Work order: What is needed is an exact copy of the lines from the one containing "phylum: Chordata" through the final line of the material below.
- - - - - - -
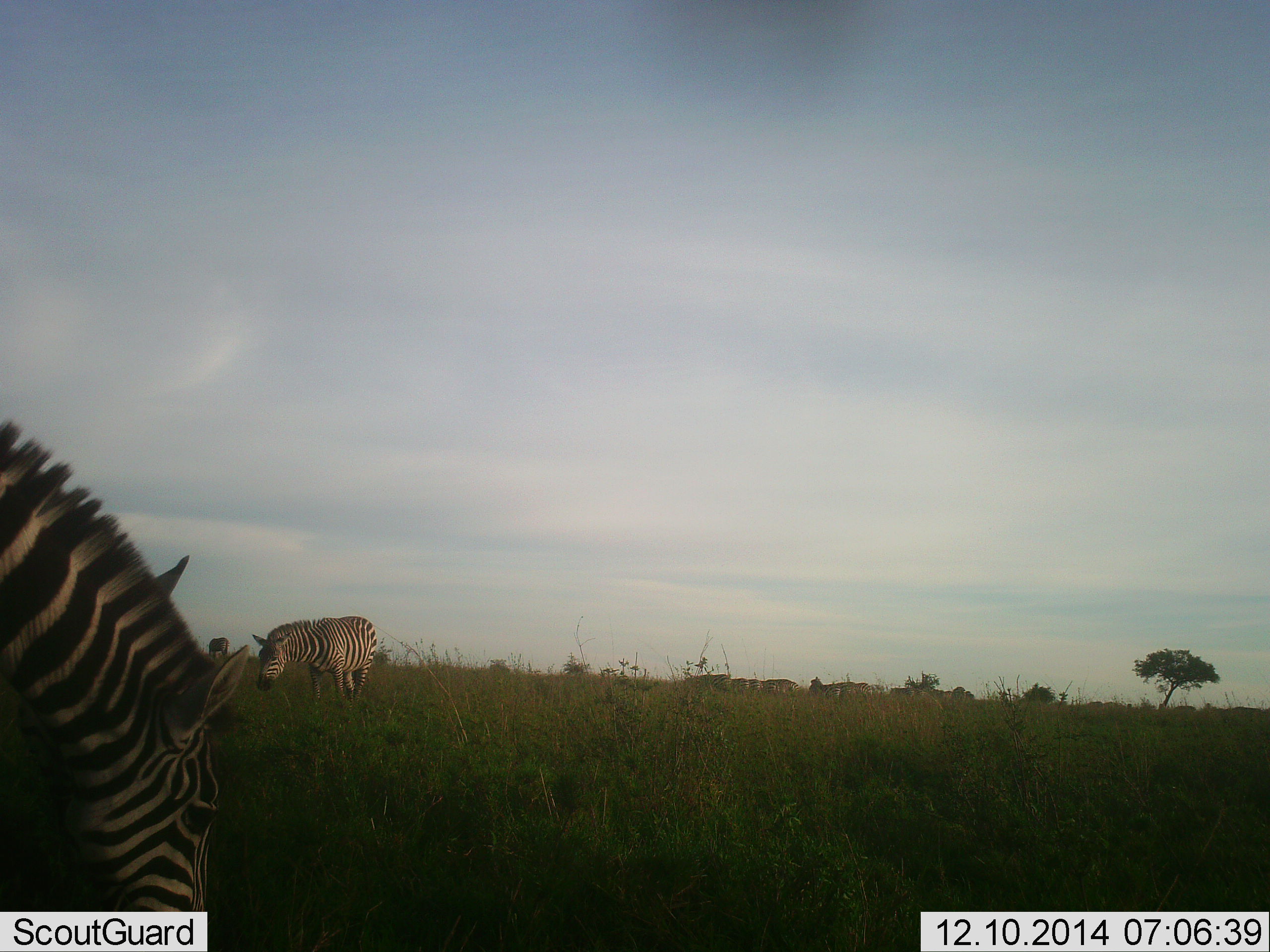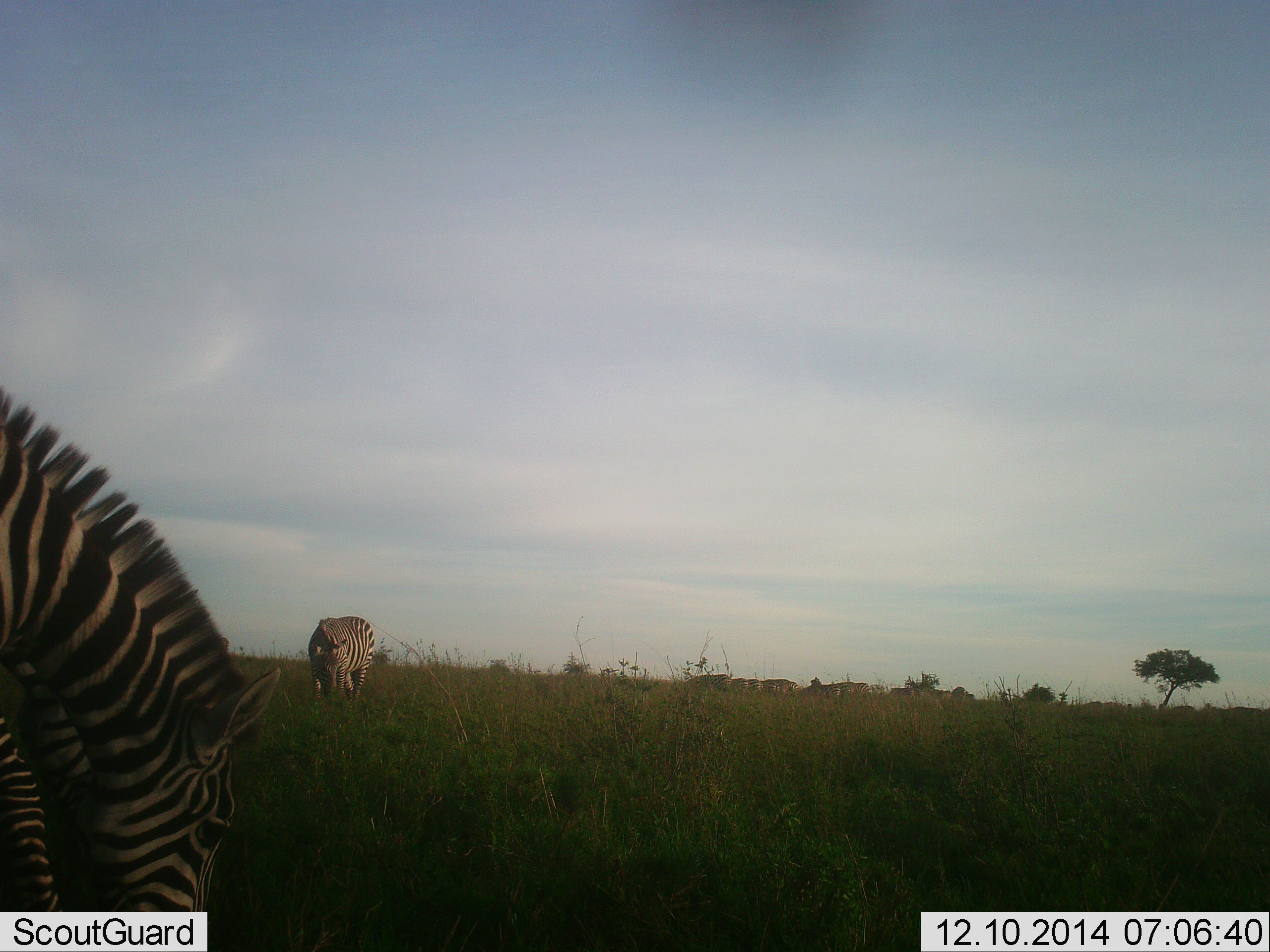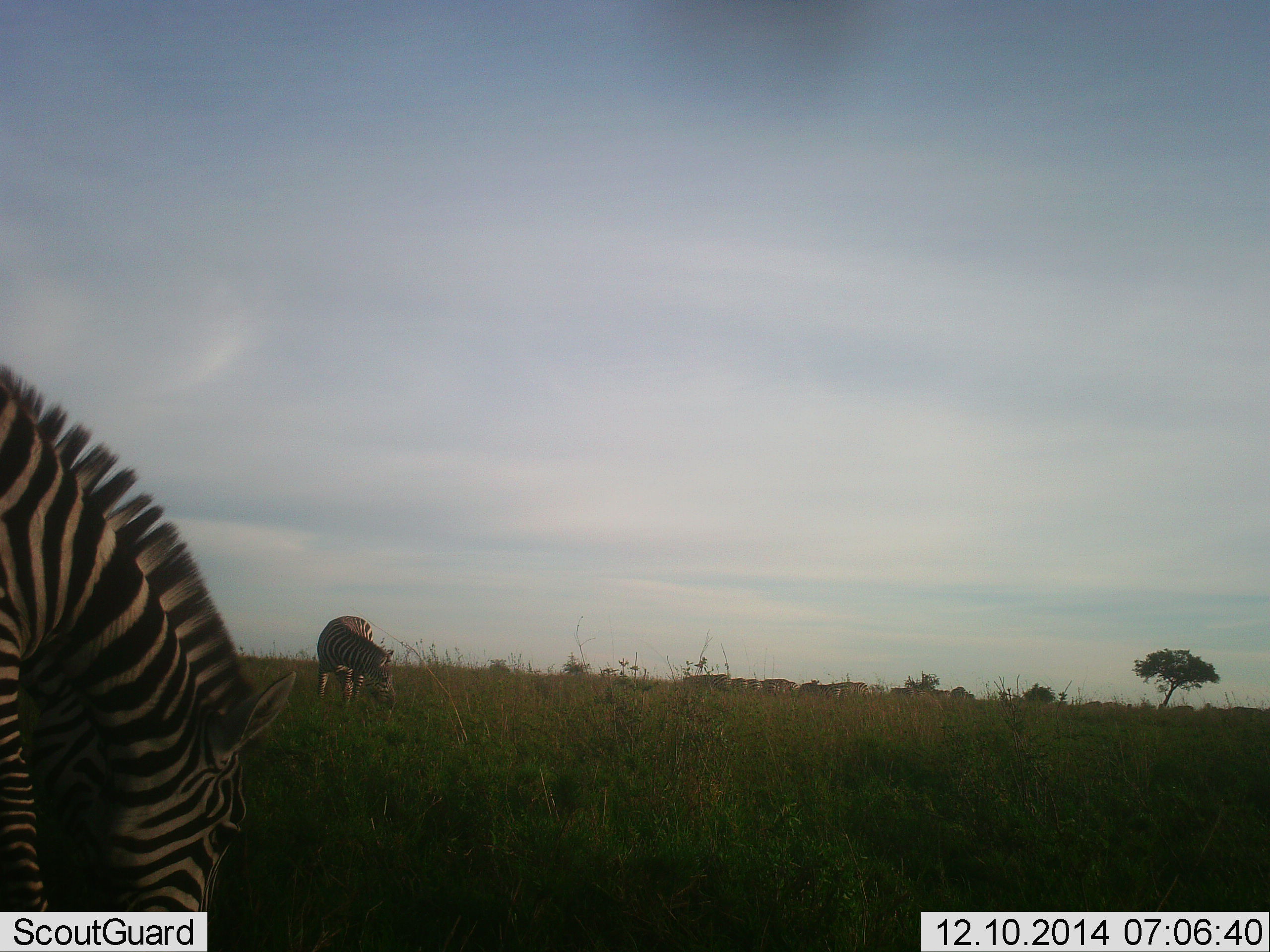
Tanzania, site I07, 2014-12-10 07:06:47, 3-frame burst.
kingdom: Animalia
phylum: Chordata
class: Mammalia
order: Perissodactyla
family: Equidae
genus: Equus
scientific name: Equus quagga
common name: plains zebra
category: zebra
- - - - - - -
Task solution:
phylum: Chordata
class: Mammalia
order: Perissodactyla
family: Equidae
genus: Equus
scientific name: Equus quagga
common name: plains zebra
category: zebra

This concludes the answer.